Pero el proceso no termina ahí. Quedan pendientes otros ajustes normativos, como las normas para el acceso directo de intermediarios autorizados en otras jurisdicciones y el tratamiento tributario aplicable a las actividades de la contraparte central. Voceros de Nuam consultados por el medio especializado que sigue el desarrollo del proyecto señalaron que «esto es consistente con el proceso de integración que estamos impulsando y representaría un paso importante para avanzar en la implementación de los cambios asociados a la postnegociación en Perú».
Mientras avanza la integración operativa, los números de Nuam reflejan una salud financiera robusta. En el primer trimestre de 2026, la compañía reportó ingresos operacionales por CLP$40.700 millones, un crecimiento del 17%, y una utilidad neta de CLP$9.700 millones, un 47% más que en el mismo período del año anterior. El EBITDA alcanzó los CLP$19.800 millones, con un margen del 49%, impulsado por el crecimiento en todos los segmentos de negocio. La capitalización bursátil conjunta de los tres mercados asciende a US$532.000 millones, con volúmenes negociados en acciones de US$26.000 millones durante el primer trimestre.

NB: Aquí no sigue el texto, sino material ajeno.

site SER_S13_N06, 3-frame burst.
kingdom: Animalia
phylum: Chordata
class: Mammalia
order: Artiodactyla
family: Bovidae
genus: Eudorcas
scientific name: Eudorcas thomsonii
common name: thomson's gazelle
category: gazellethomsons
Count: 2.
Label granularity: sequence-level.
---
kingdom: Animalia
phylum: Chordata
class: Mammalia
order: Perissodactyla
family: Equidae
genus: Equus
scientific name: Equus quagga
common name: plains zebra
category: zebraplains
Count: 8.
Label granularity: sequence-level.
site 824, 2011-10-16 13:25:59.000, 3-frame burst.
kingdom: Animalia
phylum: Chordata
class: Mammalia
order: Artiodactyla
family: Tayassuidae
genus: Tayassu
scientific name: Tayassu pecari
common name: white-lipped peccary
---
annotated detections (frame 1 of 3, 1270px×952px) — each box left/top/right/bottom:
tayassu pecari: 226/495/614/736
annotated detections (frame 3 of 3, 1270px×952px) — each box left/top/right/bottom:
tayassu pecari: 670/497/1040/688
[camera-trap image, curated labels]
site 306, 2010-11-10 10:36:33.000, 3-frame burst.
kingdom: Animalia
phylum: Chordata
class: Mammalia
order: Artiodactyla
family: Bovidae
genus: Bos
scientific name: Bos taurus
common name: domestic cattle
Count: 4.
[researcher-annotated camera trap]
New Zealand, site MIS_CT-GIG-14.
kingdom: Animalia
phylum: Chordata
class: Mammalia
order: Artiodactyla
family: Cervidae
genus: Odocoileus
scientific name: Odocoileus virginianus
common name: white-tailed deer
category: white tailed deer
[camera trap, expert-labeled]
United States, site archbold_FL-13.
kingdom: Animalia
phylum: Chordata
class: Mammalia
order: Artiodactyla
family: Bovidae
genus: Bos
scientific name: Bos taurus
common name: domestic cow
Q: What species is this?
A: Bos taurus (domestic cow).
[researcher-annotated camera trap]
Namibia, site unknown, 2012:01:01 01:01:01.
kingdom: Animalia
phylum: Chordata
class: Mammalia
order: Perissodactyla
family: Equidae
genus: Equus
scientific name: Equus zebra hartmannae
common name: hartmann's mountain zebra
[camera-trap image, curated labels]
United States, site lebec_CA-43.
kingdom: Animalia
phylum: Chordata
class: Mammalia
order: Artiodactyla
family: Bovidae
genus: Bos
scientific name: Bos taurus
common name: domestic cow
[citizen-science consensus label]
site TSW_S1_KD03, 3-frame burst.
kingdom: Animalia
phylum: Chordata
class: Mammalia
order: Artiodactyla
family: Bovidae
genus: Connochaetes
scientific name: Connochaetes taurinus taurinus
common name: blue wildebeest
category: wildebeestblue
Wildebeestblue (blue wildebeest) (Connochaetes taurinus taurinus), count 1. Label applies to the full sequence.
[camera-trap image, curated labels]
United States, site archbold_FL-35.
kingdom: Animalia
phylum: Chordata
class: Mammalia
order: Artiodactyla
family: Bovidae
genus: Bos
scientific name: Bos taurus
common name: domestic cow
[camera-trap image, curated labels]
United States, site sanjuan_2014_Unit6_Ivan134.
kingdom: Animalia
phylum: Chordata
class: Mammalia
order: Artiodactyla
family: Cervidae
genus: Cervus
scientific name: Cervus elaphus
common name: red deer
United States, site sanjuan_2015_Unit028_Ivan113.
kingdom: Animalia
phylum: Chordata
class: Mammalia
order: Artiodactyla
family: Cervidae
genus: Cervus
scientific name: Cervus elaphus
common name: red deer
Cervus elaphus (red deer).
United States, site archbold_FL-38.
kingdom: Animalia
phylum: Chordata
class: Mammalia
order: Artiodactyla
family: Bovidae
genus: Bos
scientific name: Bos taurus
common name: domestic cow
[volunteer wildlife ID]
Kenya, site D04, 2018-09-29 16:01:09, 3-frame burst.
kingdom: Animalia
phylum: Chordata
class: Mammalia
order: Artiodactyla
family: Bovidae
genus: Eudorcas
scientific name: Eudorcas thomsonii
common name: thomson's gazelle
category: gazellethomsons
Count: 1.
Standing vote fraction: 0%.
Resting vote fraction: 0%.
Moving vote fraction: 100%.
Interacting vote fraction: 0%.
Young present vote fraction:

En paralelo, los tres países ya avanzaron en la armonización de otros componentes del mercado regional. A partir de septiembre, MSCI asumirá el cálculo de los índices IPSA e IGPA de la Bolsa de Santiago, después de que Colombia y Perú ya migraran sus índices locales y tras el lanzamiento del índice regional MSCI Nuam. Este movimiento busca complementar la integración tecnológica con estándares comunes para la administración de índices y otros servicios del mercado.
El objetivo final, tal como lo resumió Córdoba, es «tener el mercado integrado operando en algún momento de 2027». Por ahora, el camino parece despejado, aunque los desafíos regulatorios y técnicos no son menores. La apuesta de Nuam es crear un mercado regional que facilite el acceso de inversores e intermediarios a los tres países, con reglas operativas comunes y una infraestructura tecnológica unificada. Si todo marcha según lo planeado, en poco más de un año, Chile, Colombia y Perú podrían estar operando como un solo mercado, un paso que podría transformar el panorama financiero de la región.